Recently I learned something I really should have known by now. Or maybe I’ve known it for quite some time, but I’m just now able to admit that it’s true.
I was sitting in my pajamas on our back deck one hot morning, eating a nectarine that a wasp was zealously dive-bombing, when it just came out of the blue, so clearly:
You can’t help someone who doesn’t want to be helped.
You see, I have several people in my life who seem to be telling me with their actions that I’m in the way. Maybe they feel judged, maybe they feel smothered, maybe they feel I’m not being sincere. Or maybe they feel they can’t be honest around someone who seems to, at least for now (and little do they know), have everything together.
That morning, as my husband and I drove around doing our Saturday errands, I told him about this. And then I asked him, my voice cracking a little, “What am I supposed to do with everything I have to give if no one seems to want it?”
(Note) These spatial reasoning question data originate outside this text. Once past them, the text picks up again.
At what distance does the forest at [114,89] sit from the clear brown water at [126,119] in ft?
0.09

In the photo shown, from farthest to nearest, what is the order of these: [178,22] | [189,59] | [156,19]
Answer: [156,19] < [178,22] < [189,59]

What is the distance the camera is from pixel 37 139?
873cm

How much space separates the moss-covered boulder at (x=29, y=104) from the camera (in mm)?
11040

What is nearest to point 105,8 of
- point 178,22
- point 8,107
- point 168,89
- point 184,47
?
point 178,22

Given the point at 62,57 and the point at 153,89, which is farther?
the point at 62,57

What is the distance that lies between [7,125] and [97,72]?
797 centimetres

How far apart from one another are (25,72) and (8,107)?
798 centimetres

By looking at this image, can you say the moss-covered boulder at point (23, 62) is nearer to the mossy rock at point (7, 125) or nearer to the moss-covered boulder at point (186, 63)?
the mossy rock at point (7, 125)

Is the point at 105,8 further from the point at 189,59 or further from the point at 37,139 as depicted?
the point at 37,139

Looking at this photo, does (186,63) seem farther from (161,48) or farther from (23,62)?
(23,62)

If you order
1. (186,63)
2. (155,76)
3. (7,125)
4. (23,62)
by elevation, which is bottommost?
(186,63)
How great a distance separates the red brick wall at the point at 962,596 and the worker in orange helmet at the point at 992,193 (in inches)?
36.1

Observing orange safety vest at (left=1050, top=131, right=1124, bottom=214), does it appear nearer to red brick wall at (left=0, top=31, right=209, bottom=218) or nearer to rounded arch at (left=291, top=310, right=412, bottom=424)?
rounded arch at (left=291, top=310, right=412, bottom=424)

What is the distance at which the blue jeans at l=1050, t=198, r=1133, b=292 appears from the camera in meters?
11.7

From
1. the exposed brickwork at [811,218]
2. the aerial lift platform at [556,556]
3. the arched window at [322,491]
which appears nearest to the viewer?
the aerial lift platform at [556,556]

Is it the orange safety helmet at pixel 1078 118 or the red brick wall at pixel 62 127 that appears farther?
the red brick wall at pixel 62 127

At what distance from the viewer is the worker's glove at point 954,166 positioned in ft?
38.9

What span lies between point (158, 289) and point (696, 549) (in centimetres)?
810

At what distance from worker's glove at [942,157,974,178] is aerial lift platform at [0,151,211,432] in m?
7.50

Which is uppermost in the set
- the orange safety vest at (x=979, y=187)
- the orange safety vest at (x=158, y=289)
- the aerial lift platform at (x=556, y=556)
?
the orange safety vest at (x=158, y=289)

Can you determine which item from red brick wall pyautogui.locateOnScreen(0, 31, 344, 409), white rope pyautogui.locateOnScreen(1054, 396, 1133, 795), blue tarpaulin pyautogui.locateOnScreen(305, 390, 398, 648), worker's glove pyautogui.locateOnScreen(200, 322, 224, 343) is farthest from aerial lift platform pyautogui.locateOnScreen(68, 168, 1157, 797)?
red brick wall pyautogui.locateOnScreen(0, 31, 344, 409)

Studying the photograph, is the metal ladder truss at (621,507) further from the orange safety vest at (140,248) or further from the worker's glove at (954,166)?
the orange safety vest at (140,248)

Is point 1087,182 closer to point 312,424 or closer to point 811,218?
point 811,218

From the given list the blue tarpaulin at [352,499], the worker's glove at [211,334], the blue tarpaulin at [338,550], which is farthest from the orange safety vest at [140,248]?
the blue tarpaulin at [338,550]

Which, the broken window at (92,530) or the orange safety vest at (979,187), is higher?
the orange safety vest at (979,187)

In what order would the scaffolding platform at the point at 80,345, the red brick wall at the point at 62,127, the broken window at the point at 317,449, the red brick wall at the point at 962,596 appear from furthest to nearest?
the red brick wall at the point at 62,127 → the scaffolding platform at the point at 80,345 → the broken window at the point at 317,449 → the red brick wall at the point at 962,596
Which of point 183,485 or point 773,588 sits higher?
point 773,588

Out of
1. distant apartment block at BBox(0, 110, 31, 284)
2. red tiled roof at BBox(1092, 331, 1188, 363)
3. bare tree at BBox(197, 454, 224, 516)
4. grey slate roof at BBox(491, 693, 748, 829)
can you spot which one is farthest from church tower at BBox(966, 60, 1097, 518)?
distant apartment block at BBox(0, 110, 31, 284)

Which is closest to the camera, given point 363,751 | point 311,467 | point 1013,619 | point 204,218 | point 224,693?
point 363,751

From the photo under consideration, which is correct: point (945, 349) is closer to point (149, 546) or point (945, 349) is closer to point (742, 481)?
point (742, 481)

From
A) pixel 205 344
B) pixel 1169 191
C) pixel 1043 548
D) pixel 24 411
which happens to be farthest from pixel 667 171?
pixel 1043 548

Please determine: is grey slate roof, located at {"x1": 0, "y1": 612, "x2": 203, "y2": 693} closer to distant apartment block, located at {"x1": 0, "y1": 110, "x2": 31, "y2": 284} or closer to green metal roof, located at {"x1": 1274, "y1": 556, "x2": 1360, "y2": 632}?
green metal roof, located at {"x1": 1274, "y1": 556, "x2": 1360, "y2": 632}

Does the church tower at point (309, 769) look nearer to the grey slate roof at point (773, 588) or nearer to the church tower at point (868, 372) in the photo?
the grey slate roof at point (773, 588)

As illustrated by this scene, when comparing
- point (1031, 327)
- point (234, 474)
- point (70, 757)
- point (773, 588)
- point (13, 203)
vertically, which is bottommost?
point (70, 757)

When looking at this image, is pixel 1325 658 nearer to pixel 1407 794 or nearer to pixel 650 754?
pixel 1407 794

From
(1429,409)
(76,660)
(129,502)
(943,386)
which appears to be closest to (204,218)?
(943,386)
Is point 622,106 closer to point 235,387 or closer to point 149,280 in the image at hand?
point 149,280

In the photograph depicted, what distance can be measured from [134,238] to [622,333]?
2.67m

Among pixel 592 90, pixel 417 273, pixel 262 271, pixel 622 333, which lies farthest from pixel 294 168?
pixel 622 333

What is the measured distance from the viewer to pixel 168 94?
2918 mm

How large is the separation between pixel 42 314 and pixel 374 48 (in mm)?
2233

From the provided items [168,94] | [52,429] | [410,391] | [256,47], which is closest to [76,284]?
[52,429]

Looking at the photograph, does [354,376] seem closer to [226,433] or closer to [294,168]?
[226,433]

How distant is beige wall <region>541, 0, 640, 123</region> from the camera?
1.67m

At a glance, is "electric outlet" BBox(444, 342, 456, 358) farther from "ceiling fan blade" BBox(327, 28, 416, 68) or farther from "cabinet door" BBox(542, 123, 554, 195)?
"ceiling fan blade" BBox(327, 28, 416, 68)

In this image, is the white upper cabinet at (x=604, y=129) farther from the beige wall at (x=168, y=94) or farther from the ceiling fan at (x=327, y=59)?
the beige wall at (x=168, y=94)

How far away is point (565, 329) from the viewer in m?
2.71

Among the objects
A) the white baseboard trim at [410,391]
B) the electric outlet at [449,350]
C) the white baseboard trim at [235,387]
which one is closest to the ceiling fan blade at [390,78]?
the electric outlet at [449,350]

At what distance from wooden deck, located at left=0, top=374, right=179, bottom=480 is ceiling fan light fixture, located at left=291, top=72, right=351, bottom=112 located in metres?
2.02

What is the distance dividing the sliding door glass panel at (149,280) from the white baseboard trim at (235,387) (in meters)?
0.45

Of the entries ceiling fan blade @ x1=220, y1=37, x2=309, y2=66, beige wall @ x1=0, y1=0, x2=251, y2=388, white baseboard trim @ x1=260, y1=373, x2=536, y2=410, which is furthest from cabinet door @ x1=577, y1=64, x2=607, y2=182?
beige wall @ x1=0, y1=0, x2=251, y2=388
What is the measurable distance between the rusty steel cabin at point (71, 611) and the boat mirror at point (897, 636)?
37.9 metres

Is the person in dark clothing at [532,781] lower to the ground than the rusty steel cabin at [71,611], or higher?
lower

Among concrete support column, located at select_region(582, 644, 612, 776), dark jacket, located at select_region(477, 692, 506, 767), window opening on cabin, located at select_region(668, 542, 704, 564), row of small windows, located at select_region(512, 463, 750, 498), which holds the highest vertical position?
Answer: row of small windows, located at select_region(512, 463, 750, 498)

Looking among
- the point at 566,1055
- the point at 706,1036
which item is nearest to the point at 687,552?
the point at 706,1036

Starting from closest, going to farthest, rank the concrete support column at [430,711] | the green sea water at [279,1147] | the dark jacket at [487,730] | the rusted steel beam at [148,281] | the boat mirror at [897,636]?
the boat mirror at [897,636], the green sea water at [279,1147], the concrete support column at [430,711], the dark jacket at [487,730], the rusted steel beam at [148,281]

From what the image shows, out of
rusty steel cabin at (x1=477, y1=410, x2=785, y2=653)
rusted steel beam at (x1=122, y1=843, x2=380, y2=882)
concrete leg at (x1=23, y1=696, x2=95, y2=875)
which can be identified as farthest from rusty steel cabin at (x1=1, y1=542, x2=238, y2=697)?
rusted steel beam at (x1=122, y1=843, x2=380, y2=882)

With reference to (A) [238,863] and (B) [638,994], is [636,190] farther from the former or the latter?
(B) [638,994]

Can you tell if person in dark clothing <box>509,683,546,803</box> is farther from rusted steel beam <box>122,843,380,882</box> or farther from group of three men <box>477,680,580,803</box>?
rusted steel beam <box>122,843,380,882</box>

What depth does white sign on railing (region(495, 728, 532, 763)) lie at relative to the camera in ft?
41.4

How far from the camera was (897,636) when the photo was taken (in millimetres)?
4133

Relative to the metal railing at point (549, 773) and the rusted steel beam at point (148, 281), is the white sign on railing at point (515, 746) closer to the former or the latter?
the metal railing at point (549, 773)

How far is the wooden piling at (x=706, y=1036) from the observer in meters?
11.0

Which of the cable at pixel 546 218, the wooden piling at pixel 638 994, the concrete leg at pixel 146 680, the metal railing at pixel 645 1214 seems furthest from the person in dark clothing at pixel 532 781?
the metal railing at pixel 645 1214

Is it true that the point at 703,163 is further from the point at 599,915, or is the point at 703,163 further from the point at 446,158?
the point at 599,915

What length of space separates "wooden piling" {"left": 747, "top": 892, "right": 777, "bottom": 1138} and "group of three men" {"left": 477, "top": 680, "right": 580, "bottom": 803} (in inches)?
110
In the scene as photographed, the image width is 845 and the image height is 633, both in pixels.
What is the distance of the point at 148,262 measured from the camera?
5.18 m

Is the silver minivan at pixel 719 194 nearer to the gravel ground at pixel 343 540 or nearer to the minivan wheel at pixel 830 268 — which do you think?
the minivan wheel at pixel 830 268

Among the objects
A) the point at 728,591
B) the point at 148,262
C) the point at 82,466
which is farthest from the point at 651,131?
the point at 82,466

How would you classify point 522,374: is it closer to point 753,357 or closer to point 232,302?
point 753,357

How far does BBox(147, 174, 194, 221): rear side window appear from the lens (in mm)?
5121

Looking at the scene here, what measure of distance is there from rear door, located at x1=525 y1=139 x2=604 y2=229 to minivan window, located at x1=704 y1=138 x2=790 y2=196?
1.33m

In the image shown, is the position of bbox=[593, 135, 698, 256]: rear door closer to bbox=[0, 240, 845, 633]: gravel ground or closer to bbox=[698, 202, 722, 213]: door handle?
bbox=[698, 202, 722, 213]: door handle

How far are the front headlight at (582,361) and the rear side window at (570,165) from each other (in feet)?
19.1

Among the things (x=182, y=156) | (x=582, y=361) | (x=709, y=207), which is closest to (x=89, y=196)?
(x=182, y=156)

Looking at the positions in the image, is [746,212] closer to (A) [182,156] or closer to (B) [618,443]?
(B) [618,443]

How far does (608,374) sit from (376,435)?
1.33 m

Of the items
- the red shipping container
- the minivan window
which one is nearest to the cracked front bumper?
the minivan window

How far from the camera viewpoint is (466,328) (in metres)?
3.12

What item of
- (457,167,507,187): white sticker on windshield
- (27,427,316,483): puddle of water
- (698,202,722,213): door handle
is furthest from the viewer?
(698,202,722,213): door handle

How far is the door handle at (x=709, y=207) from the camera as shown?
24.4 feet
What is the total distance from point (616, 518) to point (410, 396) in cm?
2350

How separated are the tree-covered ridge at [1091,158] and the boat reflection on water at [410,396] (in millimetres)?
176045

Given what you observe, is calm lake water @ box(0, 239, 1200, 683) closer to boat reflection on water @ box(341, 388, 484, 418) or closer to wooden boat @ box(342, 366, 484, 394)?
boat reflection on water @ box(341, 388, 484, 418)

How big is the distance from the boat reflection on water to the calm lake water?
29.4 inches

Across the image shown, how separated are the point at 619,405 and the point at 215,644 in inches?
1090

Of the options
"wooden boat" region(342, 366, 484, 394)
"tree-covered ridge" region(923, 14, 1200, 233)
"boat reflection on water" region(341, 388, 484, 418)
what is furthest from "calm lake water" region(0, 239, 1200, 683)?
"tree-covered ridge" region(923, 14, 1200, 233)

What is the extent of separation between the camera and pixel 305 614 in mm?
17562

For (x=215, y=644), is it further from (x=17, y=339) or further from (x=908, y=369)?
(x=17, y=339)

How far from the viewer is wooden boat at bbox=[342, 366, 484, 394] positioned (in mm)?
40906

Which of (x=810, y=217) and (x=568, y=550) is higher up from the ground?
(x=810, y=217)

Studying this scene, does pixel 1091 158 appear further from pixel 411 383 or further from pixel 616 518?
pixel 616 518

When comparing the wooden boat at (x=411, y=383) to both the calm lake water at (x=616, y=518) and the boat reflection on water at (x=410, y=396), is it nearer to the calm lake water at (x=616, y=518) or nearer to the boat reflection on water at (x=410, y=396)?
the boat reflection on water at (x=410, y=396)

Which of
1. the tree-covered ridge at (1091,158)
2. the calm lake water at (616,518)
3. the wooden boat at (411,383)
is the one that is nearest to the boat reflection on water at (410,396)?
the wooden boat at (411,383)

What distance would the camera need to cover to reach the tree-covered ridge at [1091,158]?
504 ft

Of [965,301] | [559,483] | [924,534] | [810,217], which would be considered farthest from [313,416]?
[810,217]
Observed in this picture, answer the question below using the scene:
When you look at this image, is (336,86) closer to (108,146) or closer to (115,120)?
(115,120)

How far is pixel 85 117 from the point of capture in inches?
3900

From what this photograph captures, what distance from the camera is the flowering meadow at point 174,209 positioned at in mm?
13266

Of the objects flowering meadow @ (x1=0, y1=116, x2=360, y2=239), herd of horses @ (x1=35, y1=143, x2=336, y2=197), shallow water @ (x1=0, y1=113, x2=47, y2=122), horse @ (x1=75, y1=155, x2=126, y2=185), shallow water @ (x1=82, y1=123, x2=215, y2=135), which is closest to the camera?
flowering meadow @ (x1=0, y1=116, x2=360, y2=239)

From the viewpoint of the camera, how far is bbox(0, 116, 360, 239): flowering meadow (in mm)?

And he said, “Jesus said a prophet is not without honor in his own country. As many people as reject what you offer, think of all who rejected what he offered.”
No one much liked Jesus; no one understood this guy who challenged the Pharisees, disregarded the Sabbath, broke bread with immoral women, and spoke in parables about lost coins and mustard seeds.
And yet, Jesus changed the world. Before he died on a cross, before he gave up the mortal world, he chose just 12 followers (two of whom denied him in his last hours, and one of whom started his church) and what they did and said to those who did and didn’t believe thousands of years ago changed the world.
It’s hard to not be received. It’s hard to stand by and not do anything as someone you love suffers. It’s hard to hang on your cross, whatever that may be, and not be bitter about it. So Jesus gave us an out. Depart, he said, when you know there’s nothing more you can do, and shake the dust off your feet.
Which is to say, at a certain point you have to just let it go. Because maybe our purpose, as hard as it is to swallow and understand, isn’t to be needed, isn’t to be wanted, isn’t to be helpful, isn’t to be wise and available, isn’t to change other people’s lives. Maybe our purpose is simply to learn to love to another’s capacity, instead of our own.